I adapted tonight's dinner from a recipe in the November 2009 Canadian Living Magazine. They used sausage--I used meatballs. They used diced tomatoes and seasonings--I opened a can of spaghetti sauce. They used rigatoni--I used penne. Does it even resemble the original? I think we got the general idea of it. And it did use up some of the Swiss chard that's still very, very healthy in our garden--even with frost on the grass this morning. I liked the way the chard turned out in this--it had a different, less overcooked texture from the way we use it in lasagna (pre-steamed and mashed up with cottage cheese).
We ate it with baked sweet potatoes--orange is always good with green. I made lots on purpose so that we'd have leftovers. You could cut these amounts in half.
Pasta, Meatballs and Swiss Chard
8 to 10 cups washed and chopped Swiss chard, as fresh as possible
A few fresh mushrooms
1 680-ml can pasta sauce (I used Primo Original Recipe)
2 cups grated mozzarella cheese (or a combination)
Meatballs prepared from whatever recipe you like (I used about 1 1/3 lb. ground beef, and added lots of parsley but not too much extra seasoning)
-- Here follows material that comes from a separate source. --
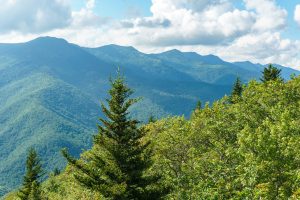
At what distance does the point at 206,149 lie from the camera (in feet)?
175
1 lb. penne (tubes) or other similar pasta
A spoonful of butter, margarine or oil (optional)
Prepare your meatballs and bake or brown them, whatever you usually do to them. (I baked them on foil at 400 degrees.)
Cook the pasta until pretty much done, still slightly firm. Drain off most of the water, leaving a bit behind. Put the pasta back into the pot and combine with the can of sauce, the chopped (uncooked) chard and mushrooms, and the cooked meatballs, OR leave the meatballs out at this point. Spoon everything into a large greased pan or two; I used two large lidded casseroles, spooned the mixture in, and then added the meatballs on top. Cover with grated cheese. Bake, covered, for about 20 minutes at 350 degrees and then 10 minutes uncovered, till everything is heated through; or longer if you are starting with cold ingredients or you have it all in one pan. When I took the casseroles out, I spread a spoonful of butter over the top of each one, just because the beef was very lean, I didn't use a lot of sauce, and some of the chard around the edges looked a bit dry. It probably wasn't necessary but I thought it looked better with a bit of moistening. If you used sausage as originally recommended, or used a bit more sauce, you probably wouldn't need to do that.
The five of us finished off one of the casseroles, so I would guess that this amount should serve 8 to 10 people. You could increase the amount of pasta sauce, even double it if you like things very tomatoey; some of the Squirrels here are sensitive to tomatoes, so we preferred it with less, and I think it allowed the flavour of the chard to come out well (it didn't get drowned in tomatoes).
You could make this in a slow cooker, although if you have only a 3 1/2 quart pot as we do, you'd probably only be able to fit half the recipe in it.